English is always better for measurements like this. A burial mound that was 200’ across and 30’ high—way better.
But was there a better descriptor? I started tinkering.
  • A circular base 200’ in diameter = 31,400 square feet.
  • A football field = 47,970 square feet without the endzones. (“Covering two-thirds of a football field…” sounds a little lame.
  • A FIFA soccer field is even bigger, so that wouldn’t help.
  • From my on-going US Coast Guard short story series, I know that an Endurance-class cutter is 215’ long. But that’s long and narrow, so it doesn’t give the right impression.
  • A US Interstate Highway uses a 12’ lane. 200’/12’ = 16 lanes. Hmmm…
Another NerdBonus: according to Quora, the widest highway section in the US Interstate system runs for 22 miles from Katy, TX to Houston, TX. It averages 22 lanes wide and in some places is 26! Excluding toll booths, it’s the widest in the world. (With tollbooths, it’s 50 lanes on the G4 in China.)
But most of us don’t have much experience with picturing a 16-lane highway. I needed something familiar to most people.
  • A baseball field = 400’ x 400’ = 160,000 sq feet. Nope.
  • A baseball infield = 90’ x 90’ = 8,100 sq feet. Closer. Though if you start looking at specifications for the infield and the dirt running track you find out that: 1) maybe 27,000 is a workable number, but 2) there aren’t actually specific rules according to the blogs on mlb.com. So picturing something that’s variable…nah!

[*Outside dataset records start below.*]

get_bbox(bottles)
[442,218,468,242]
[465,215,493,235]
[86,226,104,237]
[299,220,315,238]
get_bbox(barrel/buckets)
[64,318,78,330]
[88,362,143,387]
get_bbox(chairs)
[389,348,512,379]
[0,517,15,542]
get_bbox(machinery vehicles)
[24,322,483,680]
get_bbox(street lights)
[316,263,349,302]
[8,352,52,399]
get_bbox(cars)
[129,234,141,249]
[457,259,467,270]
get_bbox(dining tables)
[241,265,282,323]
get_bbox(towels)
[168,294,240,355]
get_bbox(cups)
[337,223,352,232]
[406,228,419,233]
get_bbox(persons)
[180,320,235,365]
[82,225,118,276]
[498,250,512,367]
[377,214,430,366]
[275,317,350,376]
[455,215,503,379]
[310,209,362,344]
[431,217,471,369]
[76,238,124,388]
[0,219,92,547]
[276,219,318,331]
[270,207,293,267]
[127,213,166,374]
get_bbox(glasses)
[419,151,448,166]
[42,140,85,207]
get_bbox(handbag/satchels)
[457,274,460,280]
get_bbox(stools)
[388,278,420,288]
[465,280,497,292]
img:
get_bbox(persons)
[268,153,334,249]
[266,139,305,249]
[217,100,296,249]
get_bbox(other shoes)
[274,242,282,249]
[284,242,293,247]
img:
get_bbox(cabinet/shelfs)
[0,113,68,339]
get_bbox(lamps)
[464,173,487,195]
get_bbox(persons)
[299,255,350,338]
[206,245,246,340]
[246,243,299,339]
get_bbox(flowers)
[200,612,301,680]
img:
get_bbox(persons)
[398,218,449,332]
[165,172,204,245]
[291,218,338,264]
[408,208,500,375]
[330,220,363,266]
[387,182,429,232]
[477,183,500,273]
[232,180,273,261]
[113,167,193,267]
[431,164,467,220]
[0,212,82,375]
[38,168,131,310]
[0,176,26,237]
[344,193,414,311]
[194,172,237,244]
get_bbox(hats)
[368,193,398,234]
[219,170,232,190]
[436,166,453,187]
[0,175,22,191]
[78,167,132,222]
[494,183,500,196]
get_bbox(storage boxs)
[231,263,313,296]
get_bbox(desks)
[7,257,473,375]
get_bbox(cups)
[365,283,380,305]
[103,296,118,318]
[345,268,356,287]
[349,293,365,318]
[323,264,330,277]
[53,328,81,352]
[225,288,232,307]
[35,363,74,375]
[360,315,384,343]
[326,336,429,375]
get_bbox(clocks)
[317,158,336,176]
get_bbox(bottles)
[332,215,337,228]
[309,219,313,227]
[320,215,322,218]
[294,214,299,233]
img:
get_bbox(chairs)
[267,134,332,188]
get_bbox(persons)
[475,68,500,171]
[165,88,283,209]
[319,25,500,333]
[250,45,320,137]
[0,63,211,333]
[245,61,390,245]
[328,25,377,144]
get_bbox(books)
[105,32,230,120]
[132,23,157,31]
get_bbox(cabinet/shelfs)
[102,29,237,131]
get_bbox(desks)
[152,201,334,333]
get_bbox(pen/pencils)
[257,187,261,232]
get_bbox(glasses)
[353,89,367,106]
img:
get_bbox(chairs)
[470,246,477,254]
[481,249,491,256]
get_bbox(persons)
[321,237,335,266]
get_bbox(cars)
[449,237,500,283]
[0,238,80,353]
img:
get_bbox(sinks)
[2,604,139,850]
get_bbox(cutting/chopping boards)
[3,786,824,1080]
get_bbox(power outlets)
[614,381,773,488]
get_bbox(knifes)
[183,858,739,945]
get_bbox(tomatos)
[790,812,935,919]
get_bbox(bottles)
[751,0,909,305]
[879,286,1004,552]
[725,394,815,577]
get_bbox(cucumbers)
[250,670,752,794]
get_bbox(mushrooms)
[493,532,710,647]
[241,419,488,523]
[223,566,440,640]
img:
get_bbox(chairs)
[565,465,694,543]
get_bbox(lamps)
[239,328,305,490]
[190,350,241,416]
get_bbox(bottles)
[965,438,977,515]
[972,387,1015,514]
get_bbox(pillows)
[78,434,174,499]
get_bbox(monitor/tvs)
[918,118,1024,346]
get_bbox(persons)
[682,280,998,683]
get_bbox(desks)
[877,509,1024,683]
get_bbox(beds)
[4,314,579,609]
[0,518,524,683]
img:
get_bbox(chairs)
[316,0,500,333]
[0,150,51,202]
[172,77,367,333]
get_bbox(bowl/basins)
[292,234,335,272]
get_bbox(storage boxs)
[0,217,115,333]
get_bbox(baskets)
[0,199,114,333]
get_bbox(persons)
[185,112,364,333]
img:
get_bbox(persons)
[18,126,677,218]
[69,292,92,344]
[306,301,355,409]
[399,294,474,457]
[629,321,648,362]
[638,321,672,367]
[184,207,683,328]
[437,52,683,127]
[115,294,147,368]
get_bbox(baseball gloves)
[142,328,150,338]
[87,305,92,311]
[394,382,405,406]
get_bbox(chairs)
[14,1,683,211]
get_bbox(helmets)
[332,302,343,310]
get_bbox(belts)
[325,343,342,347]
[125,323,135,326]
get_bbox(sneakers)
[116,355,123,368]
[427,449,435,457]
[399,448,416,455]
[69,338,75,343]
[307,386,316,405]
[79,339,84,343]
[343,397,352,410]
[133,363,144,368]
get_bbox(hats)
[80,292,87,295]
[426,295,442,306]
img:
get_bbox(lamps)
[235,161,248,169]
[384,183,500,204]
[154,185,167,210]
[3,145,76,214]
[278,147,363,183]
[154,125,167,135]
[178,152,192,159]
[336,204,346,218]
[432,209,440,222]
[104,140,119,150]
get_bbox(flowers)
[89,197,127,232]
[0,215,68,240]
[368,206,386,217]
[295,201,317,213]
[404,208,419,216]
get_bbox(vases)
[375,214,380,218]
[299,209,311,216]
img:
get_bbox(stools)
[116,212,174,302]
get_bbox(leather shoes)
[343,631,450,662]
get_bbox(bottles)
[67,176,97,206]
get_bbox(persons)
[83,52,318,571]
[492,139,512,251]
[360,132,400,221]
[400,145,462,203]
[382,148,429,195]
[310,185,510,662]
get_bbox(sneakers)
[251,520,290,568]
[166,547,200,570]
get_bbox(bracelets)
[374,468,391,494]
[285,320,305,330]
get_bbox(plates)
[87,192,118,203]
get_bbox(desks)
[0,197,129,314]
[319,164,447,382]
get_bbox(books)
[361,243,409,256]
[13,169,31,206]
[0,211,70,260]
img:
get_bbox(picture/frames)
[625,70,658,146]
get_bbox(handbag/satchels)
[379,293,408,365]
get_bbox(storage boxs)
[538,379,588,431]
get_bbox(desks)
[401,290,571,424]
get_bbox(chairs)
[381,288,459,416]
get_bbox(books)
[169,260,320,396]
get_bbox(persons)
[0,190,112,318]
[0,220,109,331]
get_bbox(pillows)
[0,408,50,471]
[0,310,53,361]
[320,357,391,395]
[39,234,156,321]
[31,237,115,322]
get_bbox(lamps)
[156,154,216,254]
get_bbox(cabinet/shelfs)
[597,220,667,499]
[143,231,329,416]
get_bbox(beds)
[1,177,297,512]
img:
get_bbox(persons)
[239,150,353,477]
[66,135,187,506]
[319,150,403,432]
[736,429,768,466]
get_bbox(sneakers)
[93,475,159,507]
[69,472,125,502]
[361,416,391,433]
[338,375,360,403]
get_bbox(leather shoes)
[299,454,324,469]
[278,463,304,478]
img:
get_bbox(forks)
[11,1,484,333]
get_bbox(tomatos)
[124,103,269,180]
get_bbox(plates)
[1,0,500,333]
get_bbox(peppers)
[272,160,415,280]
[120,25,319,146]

“He remained conscious for the next two hundred feet of descent as a eleven-and-a-half thousand tons of rock swept him toward the valley floor."…"At the base of the scree slope, the mountain built a burial mound—bigger than a baseball diamond but smaller than the dirt running track and three stories high.” Not really helpful. Even without the running track qualifier it seemed clunky.
  • A full-sized school bus is 45’ long. Hmmm…
“He remained conscious for the next two hundred feet of descent as a eleven-and-a-half thousand tons of rock swept him toward the valley floor."…"At the base of the scree slope, the mountain built a burial mound—wider than four school buses parked end to end and three stories high.”
Yeah, there it is.
UberNerd Note: Yes, I considered the fact that the mound wouldn’t be accumulating on a perfectly flat valley floor, but rather at the foot of the existing 32-degree(ish) scree slope. But I couldn’t think of how doing all that extra math would make these 2 lines in the book any more impactful—rather quite the opposite, so I left truncated cones and other calcs for a different time.